Problem statement: Could you switch "further" to "farther" in the lines from the one with "Considering (x=535, y=1067)" up to and including the last line of the material, keeping everything else the same? Give back only those lines.

Saved entries:
◇ ◇ ◇
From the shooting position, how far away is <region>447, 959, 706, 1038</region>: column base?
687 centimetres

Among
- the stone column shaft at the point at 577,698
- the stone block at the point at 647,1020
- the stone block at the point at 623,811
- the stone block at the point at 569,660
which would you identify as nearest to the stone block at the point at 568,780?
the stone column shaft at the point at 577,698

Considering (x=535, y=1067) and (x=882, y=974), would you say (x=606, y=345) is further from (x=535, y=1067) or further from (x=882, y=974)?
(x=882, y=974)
◇ ◇ ◇
The result:
Considering (x=535, y=1067) and (x=882, y=974), would you say (x=606, y=345) is farther from (x=535, y=1067) or farther from (x=882, y=974)?
(x=882, y=974)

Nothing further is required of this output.